▶ [Data in this exercise]
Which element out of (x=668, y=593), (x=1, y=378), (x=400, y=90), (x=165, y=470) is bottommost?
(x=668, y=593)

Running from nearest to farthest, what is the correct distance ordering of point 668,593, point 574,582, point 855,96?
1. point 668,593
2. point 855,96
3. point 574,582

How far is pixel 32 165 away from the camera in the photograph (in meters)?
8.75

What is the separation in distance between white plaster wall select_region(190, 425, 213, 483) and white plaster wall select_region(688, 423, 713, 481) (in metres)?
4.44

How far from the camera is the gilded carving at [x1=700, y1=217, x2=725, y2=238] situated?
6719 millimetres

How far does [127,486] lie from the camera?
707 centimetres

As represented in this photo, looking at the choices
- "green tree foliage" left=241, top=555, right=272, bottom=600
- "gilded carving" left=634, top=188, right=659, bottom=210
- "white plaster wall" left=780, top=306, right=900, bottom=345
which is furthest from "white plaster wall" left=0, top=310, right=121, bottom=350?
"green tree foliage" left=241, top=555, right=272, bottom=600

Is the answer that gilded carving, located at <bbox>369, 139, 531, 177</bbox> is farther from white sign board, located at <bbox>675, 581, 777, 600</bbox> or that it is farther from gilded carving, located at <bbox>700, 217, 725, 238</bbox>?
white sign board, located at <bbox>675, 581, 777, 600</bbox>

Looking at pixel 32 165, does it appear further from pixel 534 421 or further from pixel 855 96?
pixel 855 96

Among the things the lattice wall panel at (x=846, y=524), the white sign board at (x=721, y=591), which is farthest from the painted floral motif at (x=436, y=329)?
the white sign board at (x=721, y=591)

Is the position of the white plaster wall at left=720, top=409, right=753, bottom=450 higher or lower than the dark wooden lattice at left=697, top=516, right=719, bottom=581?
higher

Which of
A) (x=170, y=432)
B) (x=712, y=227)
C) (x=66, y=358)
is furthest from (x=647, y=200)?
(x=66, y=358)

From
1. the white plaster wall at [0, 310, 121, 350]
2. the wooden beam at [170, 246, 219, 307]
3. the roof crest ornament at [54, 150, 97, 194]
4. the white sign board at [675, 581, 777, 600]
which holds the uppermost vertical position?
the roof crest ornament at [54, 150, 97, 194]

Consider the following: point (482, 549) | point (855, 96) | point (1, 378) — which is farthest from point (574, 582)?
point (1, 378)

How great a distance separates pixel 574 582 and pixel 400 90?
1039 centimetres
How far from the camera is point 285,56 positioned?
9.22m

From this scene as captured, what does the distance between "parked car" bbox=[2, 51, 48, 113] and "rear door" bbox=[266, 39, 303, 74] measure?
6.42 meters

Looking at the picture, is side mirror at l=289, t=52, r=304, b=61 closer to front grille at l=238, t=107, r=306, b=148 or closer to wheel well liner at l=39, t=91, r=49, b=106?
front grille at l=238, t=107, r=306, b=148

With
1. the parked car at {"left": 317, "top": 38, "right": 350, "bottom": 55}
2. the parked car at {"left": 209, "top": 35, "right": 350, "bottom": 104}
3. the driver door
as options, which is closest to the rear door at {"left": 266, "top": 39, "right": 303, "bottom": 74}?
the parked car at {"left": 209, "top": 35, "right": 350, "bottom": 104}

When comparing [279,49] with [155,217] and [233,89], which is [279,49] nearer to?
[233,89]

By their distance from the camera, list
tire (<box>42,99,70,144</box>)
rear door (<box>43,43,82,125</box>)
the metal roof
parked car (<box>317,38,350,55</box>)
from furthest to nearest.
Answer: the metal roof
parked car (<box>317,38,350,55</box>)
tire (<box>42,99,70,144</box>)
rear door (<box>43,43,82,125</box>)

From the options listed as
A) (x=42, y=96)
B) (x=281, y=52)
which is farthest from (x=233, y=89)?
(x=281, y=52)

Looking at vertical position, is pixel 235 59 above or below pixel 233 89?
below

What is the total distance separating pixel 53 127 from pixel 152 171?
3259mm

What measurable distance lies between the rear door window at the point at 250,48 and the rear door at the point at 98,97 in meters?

▶ [Task statement] Rewrite the stretch of rows from the start through the line containing "707 centimetres", swapping every "camera" for "viewer" and leaving everything else unchanged.

▶ [Result below]
Which element out of (x=668, y=593), (x=1, y=378), (x=400, y=90), (x=165, y=470) is bottommost?
(x=668, y=593)

Running from nearest to farthest, what is the correct distance ordering of point 668,593, point 574,582, point 855,96?
1. point 668,593
2. point 855,96
3. point 574,582

How far is pixel 32 165 away from the viewer in the photograph (in meters)?
8.75

What is the separation in distance between white plaster wall select_region(190, 425, 213, 483) and white plaster wall select_region(688, 423, 713, 481) (in metres)?
4.44

How far from the viewer is the gilded carving at [x1=700, y1=217, x2=725, y2=238] situated?
6719 millimetres

How far does [127,486] lie from the viewer?
707 centimetres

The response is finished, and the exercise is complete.